停了很久,他起身,把人轻轻扶回座里,然后半蹲下让她能攀着他不至于摔跌到座前去。
女孩睡得很沉。
她就靠在他肩上,茶色长发垂下来,藏起她半张侧脸,只露着细白的下颌和胭红的唇瓣。
她很轻很轻地在呼吸。
陈不恪的呼吸也跟着变得很轻。
某一秒里他才忽然从她侧颜上回神,眼神有些不自在地掠开了。
白毛顶流绷了会儿,故意动了动。
靠在他肩上的女孩滑了下,被他提前预料地扶回去——她略微醒了一下,在他肩上含糊地轻哼了声,就又要睡去。

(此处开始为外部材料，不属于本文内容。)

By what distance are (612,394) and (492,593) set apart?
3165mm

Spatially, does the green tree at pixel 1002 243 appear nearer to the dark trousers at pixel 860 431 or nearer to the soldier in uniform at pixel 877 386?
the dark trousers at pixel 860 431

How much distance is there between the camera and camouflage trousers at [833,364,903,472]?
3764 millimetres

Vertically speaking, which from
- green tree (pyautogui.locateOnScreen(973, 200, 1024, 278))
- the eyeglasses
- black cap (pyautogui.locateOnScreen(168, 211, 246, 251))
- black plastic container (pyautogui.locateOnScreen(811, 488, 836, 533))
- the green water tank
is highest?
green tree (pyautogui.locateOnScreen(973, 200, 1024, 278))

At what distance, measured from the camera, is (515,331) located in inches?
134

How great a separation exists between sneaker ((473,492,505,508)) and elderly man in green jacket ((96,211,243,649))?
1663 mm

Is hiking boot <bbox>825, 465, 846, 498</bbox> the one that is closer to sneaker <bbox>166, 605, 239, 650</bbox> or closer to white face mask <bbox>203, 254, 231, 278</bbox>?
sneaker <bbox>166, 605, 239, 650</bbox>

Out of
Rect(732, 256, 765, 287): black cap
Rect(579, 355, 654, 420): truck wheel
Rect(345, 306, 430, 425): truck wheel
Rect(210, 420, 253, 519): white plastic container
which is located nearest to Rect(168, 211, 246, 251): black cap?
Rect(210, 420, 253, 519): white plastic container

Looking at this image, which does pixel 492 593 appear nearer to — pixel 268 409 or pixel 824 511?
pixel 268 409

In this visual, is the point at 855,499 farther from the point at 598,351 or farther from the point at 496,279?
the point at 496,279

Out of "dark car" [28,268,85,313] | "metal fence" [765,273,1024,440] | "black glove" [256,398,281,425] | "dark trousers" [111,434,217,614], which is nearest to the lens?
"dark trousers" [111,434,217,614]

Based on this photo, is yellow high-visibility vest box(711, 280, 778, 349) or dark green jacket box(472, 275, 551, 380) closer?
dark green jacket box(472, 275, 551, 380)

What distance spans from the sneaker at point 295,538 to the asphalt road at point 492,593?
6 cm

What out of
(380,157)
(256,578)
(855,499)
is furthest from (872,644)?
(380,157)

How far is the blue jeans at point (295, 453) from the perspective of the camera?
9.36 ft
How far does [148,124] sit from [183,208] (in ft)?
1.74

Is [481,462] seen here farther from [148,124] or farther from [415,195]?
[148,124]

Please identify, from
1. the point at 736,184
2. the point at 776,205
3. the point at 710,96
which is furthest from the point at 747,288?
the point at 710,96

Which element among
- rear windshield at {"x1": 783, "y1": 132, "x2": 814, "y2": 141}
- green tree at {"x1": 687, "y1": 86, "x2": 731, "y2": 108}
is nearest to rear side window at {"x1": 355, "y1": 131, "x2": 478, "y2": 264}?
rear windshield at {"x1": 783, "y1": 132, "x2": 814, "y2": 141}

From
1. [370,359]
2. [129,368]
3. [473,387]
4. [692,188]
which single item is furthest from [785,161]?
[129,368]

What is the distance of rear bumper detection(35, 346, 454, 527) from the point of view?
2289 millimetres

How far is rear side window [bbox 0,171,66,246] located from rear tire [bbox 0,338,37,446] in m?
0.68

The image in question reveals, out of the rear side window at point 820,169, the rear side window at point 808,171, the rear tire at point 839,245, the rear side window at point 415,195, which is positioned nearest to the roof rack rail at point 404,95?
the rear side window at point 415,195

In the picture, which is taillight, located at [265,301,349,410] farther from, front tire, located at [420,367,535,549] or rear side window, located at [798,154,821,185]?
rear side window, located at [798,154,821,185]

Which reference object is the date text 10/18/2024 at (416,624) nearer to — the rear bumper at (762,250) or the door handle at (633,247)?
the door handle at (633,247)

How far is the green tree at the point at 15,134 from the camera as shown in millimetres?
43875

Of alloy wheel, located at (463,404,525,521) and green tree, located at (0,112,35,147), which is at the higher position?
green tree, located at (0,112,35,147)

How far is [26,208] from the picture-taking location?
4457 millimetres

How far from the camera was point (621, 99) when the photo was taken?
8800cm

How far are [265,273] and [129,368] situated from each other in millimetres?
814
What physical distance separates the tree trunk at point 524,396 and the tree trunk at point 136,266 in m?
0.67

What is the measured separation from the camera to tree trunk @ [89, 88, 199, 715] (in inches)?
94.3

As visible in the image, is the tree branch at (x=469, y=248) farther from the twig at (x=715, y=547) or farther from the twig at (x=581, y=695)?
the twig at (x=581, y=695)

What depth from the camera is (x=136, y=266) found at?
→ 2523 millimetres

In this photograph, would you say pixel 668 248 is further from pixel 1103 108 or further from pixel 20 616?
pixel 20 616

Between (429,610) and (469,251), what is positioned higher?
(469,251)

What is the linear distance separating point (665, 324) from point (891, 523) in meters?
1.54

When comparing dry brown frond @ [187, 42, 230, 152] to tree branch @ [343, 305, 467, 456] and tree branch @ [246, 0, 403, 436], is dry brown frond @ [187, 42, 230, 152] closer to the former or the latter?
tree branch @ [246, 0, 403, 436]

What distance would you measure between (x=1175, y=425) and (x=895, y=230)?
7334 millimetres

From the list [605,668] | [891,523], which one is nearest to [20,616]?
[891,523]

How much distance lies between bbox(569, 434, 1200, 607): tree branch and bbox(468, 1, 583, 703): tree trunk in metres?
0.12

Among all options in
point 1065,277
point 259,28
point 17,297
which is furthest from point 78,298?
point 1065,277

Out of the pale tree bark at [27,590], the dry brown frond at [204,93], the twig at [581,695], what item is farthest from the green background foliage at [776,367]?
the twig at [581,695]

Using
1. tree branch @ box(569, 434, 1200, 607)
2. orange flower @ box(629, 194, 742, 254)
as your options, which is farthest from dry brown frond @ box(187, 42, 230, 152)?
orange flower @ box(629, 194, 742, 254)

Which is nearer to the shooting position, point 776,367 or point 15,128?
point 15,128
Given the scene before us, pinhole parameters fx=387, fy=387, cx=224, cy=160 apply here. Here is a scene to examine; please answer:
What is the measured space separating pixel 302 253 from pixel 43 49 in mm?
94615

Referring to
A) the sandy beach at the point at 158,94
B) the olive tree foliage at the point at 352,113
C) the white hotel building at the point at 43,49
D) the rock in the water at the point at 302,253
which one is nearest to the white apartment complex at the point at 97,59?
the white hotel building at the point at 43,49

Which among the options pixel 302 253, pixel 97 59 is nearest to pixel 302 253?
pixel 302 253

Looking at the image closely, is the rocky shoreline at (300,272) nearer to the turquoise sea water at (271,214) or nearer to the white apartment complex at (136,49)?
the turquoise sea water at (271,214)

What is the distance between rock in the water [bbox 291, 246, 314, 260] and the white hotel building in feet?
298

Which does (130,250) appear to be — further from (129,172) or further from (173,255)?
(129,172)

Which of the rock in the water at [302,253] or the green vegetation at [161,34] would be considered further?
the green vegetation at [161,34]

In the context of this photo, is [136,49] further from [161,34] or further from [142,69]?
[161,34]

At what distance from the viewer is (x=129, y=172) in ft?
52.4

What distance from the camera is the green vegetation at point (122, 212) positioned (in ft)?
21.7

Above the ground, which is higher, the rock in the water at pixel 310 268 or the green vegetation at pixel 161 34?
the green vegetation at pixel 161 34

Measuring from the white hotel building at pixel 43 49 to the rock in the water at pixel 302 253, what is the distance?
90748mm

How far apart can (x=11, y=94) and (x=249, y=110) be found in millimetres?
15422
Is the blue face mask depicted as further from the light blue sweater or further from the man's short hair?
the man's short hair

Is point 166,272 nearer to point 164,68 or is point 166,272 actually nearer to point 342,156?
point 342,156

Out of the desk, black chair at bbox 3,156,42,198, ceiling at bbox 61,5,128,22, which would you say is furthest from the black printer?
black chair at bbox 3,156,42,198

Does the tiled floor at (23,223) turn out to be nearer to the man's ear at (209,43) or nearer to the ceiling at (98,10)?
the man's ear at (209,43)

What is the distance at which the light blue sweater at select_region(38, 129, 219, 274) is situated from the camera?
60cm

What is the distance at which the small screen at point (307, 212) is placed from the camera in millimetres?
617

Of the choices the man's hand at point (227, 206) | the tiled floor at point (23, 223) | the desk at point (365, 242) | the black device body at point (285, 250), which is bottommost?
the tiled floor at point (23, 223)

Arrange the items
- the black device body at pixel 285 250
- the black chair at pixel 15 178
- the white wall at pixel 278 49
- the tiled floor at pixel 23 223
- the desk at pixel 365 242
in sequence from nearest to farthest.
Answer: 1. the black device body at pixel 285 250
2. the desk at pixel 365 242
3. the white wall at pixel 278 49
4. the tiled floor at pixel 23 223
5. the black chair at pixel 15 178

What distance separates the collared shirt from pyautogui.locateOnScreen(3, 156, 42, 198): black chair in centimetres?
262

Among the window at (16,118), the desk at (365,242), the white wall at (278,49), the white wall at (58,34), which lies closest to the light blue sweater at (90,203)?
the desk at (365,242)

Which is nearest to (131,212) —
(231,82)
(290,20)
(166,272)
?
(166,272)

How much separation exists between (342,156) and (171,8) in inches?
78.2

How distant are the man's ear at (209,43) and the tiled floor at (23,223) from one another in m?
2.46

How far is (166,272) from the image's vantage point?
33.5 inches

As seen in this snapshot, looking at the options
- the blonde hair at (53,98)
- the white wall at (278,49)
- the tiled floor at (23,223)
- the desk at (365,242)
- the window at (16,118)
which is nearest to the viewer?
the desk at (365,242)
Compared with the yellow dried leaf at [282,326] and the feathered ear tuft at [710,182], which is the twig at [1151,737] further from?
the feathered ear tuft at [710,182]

“以后被欺负就喊人。”陈不恪低着侧眸望她,“热度不会蹭就算了,狐假虎威都不会,这不是你们小狐狸最擅长的么。”
“…唔。”
不知道听没听进去,女孩在他肩上蹭了蹭,找了个最舒服的角度窝住了。
陈不恪望着她,停过几息,转开。
“别的忘掉,这句就别断片了。”
“……”
后排。
无辜的助理死死捂住了自己的嘴——以免自己因为发出呼吸被老板想起,而在明天太阳升起前惨遭灭口。
·
这一夜,却夏睡得非常昏沉。
然后在正午时分,被陈不恪的逆子准点踩醒。
大概因为不是自然醒的缘故,最后一个没来得及做完的梦还清晰地停留在脑海里。
却夏面无表情地拎开白猫,下床,添了猫粮和水,转身走进卫生间。
对着洗漱镜,女孩鼓着脸腮,面无表情地刷牙。
难道是白毛顶流太平易近人了?
所以她竟然连他当众给她挡酒、胁迫俞洋泽而喝了一整杯、还送她回家被她强行上手rua了白毛——
这样离谱的梦都做得出来了?
“咕噜咕噜咕噜……”
女孩更没表情了,低头吐泡沫水。
一定是被于梦苒传染的。
这样荒诞离谱的梦不能多想,多想容易神经。
洗漱完,却夏打着呵欠走出卧室。
路过餐厅时,她身影蓦地一停,然后僵硬回眸,看向桌面。
黑色棒球帽。
应该,是她带回来的,吧。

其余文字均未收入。